I sound like someone who actually implemented TTS in a few projects. Not in a game, but for that functionality, there is no difference.
Hell, one of them was actually both ways (speech to text), including speech analysis to translate to 3D mouth movements (how to move the animated mouth to fit what was said). And it still only took a week for two people.
Sorry, but any coder who cannot implement a simple feature in a short time is not worth their money.
Many game devs are terrible coders, though, I'll give you that...
Yes, simple. Just use some libraries, without properly checking their code, without proper testing. Great recipe for success in a multiplayer game.
The fact that it is a multiplayer game is entirely irrelevant for a functionality which produces audio from a string. Multiplayer/networking generally doubles most effort involved in development, but in this case it simply doesn't.
You either read an incoming chat string out loud or you don't, this affects the rest of the game in no way at all (other than maybe adding options for it).
Don't make this seem complicated when it really isn't. Maybe your boss is clueless and that guarantees your job, but don't treat everyone like that...

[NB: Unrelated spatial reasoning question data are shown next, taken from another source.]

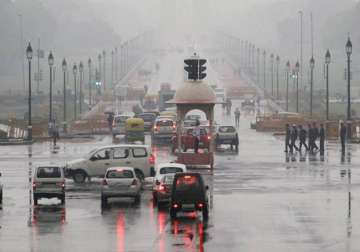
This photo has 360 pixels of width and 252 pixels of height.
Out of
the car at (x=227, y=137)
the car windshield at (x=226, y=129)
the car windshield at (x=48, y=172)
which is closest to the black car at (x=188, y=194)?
the car windshield at (x=48, y=172)

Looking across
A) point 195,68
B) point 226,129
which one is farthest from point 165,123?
point 195,68

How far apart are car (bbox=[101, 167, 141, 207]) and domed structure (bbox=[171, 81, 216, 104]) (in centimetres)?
1530

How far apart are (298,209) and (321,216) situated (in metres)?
1.78

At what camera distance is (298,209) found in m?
38.1

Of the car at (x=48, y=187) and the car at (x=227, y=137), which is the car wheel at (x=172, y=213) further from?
the car at (x=227, y=137)

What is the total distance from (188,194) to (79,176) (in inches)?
517

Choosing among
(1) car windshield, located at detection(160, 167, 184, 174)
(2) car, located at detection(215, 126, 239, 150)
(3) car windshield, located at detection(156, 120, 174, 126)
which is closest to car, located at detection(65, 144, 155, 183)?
(1) car windshield, located at detection(160, 167, 184, 174)

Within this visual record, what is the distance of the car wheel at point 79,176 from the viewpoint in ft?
159

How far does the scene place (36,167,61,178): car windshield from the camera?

Also, if there would be any real need to check third-party code before using it, nobody would ever use professional third-party libs, as those are almost always closed source.
And even if it is open source, nobody reads through a library's code before using it. That's a waste of time.
You look at the API, examples and where it has been used so far.
Is the library used often in other projects without complaints? Yes? You're good, use it. Others already did the testing for you.
In the case of TTS, there are so many choices available that checking them out probably takes longer than implementing one. Which is kind of a luxury problem to have.